>> Start EXTRACT PROVIDED
Finally, we include a control for tract-level crime measured at the 1990 census. Models with this measure provide conservative estimates of our crime change predictors by controlling for initial between-tract crime differences. An advantage of such analyses is that they address regression to the mean, as areas with high 1990 crime rates statistically are more likely to experience crime declines in 2000 (Morenoff and Sampson 1997). With regard to gentrification, it may be that revitalization primarily occurred in high-crime areas (as would be expected by the curvilinear hypothesis) and that prior crime, and not gentrification, is a stronger predictor of crime change.

It is also worth noting that our control variables are likely to be related to gentrification processes. For example, areas with rapidly increasing mean income values may also be at increased risk of gentrifying (see discussion of “appreciating” neighborhoods above). Likewise, past research commonly identifies areas of declining black populations as more likely to be gentrifying. However, as stated earlier, census characteristics in isolation often miss gentrification as it occurs on the ground. We suspect that the classifications based on qualitative field surveys better capture the gentrification process and that these areas will have decreases in crime net of other census-based demographic changes.
>> End EXTRACT PROVIDED
§ **TASKS**:
**A.** Reproduce everything in the passage on gentrification and crime from "Finally, we include" down to "of crime change.".
**B.** Write the next part of the passage on gentrification and crime change, picking up after its final sentence.
>> Start ROWS
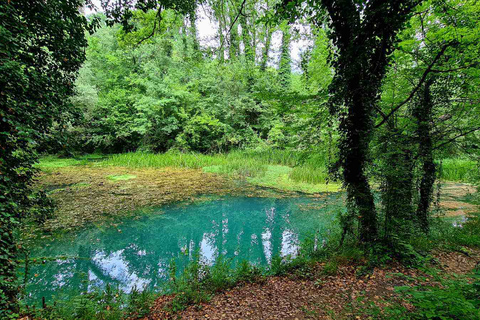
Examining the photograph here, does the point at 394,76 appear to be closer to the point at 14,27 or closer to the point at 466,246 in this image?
the point at 466,246

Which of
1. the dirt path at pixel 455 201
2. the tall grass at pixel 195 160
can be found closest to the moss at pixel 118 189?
the tall grass at pixel 195 160

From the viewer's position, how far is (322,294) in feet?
8.25

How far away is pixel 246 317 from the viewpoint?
89.1 inches

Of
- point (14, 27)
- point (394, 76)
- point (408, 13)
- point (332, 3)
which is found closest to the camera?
point (14, 27)

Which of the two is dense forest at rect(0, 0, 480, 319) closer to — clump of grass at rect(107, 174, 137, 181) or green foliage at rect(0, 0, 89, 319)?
green foliage at rect(0, 0, 89, 319)

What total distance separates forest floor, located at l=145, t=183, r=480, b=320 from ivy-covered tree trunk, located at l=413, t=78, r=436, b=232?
1.04 meters

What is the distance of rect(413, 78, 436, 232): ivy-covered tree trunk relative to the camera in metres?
3.64

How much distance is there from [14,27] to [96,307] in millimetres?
2889

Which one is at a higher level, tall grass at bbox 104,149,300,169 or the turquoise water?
tall grass at bbox 104,149,300,169

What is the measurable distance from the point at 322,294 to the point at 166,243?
11.2ft

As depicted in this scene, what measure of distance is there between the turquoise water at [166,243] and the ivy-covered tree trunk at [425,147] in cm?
168

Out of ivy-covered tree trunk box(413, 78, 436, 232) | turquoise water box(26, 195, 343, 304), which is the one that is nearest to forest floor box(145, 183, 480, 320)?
ivy-covered tree trunk box(413, 78, 436, 232)

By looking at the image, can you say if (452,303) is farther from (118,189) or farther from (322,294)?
(118,189)

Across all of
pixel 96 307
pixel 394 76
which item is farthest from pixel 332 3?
pixel 96 307
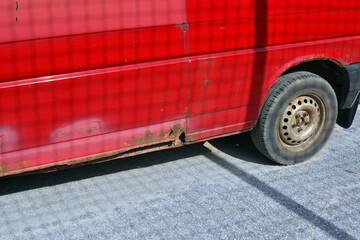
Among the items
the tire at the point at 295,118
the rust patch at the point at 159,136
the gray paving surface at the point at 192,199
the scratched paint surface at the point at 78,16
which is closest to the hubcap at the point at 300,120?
the tire at the point at 295,118

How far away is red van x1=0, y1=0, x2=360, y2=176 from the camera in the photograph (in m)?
A: 3.23

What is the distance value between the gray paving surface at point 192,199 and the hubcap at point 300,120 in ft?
0.93

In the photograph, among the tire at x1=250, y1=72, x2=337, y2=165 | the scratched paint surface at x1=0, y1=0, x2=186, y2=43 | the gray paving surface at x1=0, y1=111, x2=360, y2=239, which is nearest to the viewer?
the scratched paint surface at x1=0, y1=0, x2=186, y2=43

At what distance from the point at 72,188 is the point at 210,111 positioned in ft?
4.55

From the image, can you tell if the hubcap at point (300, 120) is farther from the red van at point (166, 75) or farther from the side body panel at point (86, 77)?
the side body panel at point (86, 77)

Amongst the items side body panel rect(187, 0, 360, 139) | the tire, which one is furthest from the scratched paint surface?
the tire

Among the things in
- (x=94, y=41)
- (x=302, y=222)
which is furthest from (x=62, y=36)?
(x=302, y=222)

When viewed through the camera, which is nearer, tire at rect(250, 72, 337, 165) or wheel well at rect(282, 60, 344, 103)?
tire at rect(250, 72, 337, 165)

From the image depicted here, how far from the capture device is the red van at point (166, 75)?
323 cm

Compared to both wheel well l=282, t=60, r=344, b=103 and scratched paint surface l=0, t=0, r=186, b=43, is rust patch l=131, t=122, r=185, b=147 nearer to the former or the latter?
scratched paint surface l=0, t=0, r=186, b=43

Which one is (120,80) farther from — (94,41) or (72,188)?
(72,188)

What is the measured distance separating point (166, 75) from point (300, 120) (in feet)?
4.93

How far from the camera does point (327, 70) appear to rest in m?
4.56

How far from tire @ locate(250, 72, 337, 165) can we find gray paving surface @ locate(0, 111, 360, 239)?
0.52 feet
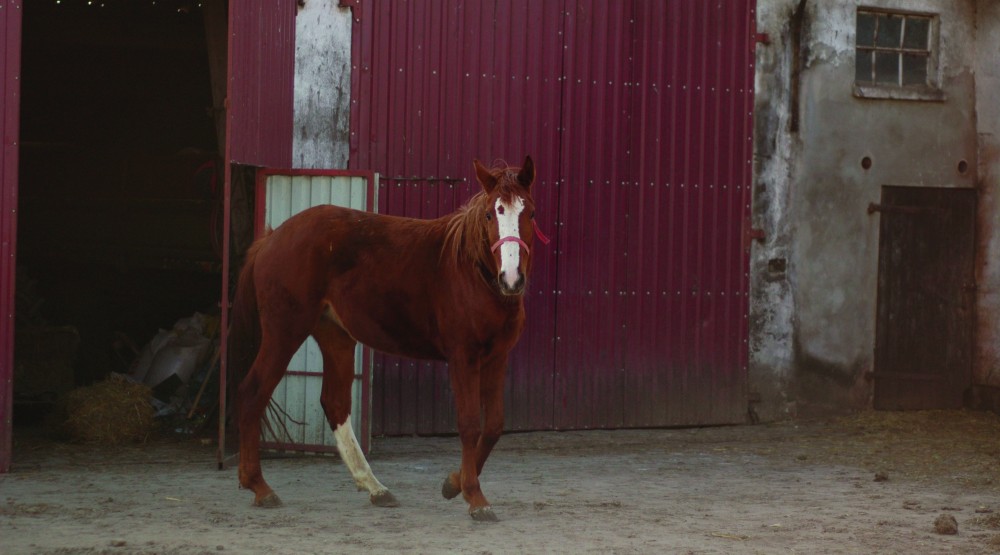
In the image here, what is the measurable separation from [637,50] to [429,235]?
4226 mm

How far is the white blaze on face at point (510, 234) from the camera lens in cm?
619

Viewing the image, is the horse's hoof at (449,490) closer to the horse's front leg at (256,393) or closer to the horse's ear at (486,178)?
the horse's front leg at (256,393)

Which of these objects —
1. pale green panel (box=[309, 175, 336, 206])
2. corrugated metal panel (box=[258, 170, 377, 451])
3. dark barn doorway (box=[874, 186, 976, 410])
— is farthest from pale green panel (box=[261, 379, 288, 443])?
dark barn doorway (box=[874, 186, 976, 410])

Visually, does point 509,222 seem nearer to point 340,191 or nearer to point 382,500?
point 382,500

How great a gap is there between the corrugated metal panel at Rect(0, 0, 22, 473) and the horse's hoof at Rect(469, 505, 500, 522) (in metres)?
3.36

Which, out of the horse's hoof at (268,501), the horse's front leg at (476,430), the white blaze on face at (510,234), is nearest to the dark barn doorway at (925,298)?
the horse's front leg at (476,430)

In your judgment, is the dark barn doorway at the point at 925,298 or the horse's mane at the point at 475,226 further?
the dark barn doorway at the point at 925,298

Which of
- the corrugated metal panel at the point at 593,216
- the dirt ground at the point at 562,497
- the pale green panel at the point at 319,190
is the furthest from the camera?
the corrugated metal panel at the point at 593,216

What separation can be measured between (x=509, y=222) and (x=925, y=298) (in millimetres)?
6660

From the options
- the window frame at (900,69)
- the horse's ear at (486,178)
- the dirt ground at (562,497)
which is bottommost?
the dirt ground at (562,497)

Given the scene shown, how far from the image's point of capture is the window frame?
11.4 m

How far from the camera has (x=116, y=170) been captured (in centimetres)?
1458

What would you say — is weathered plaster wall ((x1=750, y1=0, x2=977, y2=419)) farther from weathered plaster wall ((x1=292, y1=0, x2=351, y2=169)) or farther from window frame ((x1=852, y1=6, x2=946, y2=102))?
weathered plaster wall ((x1=292, y1=0, x2=351, y2=169))

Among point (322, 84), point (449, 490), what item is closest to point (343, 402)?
>> End ROWS
§ **REPLIES**:
**A.**
Finally, we include a control for tract-level crime measured at the 1990 census. Models with this measure provide conservative estimates of our crime change predictors by controlling for initial between-tract crime differences. An advantage of such analyses is that they address regression to the mean, as areas with high 1990 crime rates statistically are more likely to experience crime declines in 2000 (Morenoff and Sampson 1997). With regard to gentrification, it may be that revitalization primarily occurred in high-crime areas (as would be expected by the curvilinear hypothesis) and that prior crime, and not gentrification, is a stronger predictor of crime change.

**B.**
Analytic Strategy

Our between-tract analysis measures changes in crime using two-panel difference models, or change-score regression analyses (Allison 1990; Firebaugh and Beck 1994; Halaby 2004). These models regress changes in a dependent variable between two time points (i.e., Y2i-Y1i) on changes in independent variables or on a treatment occurring between the two panels. A primary advantage of the difference approach over alternative models of change (e.g., lagged regressor or residual change-score models) is that it controls for unobserved heterogeneity in time-constant characteristics – such as a tract’s location within the city or its stable infrastructure of parks, schools, and roads. Allison (1990) demonstrated that the failure of lagged regressor approaches to completely adjust for prior differences can result in severely biased parameter estimates. In addition, change-scores reduce floor effects common to crime data and better approximate a normally distributed dependent variable appropriate for OLS regression. For our tract-level analyses, coefficients are interpreted as changes in the number of reported crimes per one unit change in an independent variable.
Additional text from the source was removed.